[[ Supplied information, beginning ]]
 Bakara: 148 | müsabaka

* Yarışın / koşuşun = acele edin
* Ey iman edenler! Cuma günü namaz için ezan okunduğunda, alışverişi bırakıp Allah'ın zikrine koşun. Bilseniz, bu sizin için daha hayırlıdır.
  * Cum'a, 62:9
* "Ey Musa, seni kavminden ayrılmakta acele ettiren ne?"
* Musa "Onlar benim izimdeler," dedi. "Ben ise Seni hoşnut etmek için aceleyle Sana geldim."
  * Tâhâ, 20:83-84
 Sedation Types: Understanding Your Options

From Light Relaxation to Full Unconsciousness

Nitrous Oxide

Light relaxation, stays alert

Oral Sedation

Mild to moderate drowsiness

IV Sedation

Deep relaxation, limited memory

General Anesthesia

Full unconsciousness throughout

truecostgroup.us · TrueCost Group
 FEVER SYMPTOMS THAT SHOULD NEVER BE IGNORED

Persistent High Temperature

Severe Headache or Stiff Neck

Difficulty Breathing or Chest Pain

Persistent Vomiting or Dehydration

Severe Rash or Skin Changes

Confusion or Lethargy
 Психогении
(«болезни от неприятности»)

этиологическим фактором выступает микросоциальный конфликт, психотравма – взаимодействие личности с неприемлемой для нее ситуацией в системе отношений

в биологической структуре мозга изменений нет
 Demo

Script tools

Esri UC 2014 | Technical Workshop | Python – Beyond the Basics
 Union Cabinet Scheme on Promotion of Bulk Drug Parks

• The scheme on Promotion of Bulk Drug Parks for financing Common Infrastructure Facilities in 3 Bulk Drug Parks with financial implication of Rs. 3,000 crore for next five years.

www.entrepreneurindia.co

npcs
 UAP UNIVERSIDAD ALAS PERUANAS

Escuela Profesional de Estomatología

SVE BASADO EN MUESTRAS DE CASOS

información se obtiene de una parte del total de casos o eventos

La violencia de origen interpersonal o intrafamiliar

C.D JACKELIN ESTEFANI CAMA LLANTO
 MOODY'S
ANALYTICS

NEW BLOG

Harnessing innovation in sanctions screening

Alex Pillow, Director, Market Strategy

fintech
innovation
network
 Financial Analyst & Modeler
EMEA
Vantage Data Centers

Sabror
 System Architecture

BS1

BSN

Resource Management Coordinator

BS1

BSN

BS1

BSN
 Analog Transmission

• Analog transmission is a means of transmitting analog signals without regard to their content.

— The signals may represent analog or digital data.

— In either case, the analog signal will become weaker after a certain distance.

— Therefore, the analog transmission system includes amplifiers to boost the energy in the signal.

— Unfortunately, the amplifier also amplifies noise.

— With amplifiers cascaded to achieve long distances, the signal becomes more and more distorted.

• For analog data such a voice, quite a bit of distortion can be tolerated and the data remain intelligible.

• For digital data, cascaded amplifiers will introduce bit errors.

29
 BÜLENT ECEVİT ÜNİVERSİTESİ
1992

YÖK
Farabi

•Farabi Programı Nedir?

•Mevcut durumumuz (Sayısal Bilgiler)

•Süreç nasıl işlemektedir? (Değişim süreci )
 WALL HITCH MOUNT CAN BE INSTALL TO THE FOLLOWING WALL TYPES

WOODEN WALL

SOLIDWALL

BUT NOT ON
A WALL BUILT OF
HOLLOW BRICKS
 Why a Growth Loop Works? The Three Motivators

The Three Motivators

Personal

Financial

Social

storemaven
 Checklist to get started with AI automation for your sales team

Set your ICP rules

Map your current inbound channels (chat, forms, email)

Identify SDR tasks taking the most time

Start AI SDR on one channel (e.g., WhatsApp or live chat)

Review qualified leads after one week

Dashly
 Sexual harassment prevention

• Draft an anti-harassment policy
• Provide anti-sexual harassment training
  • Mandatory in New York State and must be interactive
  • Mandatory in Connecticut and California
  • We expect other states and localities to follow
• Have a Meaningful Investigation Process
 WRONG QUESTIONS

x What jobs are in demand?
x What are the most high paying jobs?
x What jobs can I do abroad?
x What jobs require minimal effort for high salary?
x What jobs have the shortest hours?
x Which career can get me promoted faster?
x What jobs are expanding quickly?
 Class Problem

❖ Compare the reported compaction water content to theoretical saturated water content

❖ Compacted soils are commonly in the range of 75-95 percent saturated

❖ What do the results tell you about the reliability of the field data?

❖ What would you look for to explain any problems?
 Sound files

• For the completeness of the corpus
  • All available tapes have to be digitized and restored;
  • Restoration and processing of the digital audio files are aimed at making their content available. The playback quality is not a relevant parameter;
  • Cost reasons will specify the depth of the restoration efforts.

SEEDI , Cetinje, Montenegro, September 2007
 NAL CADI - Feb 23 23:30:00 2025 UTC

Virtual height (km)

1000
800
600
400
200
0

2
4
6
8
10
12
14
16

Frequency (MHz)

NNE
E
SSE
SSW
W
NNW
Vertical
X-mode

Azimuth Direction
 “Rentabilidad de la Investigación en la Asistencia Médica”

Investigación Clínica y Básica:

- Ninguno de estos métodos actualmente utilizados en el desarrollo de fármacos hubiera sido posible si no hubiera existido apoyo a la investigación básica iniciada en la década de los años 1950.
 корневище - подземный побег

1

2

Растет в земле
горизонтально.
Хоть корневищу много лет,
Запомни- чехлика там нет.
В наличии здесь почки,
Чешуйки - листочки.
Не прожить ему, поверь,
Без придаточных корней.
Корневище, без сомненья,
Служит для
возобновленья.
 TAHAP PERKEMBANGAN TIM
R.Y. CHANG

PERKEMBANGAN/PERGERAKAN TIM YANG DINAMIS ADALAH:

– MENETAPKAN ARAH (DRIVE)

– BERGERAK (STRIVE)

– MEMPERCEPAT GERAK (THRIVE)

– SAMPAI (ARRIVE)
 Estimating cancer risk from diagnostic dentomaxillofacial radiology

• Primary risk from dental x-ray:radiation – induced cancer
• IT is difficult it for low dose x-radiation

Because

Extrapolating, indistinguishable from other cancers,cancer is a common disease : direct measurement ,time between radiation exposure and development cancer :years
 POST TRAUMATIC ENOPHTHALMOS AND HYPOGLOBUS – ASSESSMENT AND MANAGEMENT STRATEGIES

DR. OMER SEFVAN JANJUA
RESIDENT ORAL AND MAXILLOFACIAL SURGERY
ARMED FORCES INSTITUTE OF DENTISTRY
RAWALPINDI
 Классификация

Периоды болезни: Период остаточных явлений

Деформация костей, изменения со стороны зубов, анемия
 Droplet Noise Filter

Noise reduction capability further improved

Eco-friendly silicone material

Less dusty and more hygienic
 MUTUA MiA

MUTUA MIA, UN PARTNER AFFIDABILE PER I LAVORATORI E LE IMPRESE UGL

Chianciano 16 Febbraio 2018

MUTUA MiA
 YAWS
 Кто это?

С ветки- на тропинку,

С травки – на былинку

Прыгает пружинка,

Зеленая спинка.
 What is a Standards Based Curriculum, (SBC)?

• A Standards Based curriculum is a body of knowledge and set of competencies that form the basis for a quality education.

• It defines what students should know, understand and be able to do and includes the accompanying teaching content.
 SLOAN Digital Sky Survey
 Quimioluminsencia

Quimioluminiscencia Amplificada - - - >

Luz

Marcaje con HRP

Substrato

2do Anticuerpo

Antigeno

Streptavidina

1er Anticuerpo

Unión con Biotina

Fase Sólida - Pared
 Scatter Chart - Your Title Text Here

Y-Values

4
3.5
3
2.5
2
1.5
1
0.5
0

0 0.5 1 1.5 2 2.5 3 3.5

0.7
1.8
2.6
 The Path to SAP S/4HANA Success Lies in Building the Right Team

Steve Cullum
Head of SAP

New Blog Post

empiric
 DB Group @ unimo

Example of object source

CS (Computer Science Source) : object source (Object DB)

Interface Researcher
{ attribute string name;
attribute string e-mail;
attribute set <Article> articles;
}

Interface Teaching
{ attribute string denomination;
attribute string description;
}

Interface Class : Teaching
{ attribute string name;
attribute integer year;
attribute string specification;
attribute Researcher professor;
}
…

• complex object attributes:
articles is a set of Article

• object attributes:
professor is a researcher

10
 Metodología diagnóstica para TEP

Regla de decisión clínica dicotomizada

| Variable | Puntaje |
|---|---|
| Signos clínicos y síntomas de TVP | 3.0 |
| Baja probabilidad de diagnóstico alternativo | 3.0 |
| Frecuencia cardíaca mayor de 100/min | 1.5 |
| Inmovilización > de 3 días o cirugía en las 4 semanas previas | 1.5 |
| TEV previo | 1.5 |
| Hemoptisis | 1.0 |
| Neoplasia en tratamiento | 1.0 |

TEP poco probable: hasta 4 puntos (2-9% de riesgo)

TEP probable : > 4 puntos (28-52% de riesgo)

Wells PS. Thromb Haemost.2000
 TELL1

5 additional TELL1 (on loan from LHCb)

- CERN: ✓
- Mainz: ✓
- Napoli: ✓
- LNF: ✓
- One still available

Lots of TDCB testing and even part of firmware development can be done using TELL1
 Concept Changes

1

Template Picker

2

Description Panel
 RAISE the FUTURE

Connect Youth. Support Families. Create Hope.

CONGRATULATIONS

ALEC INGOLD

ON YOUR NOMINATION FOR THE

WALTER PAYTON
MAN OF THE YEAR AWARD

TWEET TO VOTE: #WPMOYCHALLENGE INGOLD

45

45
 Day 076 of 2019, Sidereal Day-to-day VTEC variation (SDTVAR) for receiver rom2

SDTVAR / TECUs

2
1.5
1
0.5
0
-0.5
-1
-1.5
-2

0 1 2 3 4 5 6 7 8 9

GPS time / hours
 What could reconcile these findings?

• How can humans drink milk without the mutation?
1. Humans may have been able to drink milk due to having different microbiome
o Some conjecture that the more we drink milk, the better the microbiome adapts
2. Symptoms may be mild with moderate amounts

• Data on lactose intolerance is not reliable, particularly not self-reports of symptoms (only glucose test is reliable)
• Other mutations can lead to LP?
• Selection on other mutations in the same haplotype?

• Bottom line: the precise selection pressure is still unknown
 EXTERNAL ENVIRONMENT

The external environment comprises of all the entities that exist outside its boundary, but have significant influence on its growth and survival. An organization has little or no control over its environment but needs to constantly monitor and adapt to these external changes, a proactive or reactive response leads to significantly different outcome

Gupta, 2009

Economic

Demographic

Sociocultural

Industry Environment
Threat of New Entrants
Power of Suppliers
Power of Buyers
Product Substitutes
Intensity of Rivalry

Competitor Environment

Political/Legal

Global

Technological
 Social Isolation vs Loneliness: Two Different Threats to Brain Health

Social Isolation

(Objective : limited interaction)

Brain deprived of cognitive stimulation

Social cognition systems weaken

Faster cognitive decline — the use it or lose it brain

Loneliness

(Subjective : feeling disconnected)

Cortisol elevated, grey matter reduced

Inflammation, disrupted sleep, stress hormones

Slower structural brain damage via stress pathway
[[ Supplied information, end ]]
▶ _Exercise description_
Write out every line, unchanged, from the one containing "Political/Legal" through the closing line of the data.

▶ _Task answer_
Political/Legal

Global

Technological
 Social Isolation vs Loneliness: Two Different Threats to Brain Health

Social Isolation

(Objective : limited interaction)

Brain deprived of cognitive stimulation

Social cognition systems weaken

Faster cognitive decline — the use it or lose it brain

Loneliness

(Subjective : feeling disconnected)

Cortisol elevated, grey matter reduced

Inflammation, disrupted sleep, stress hormones

Slower structural brain damage via stress pathway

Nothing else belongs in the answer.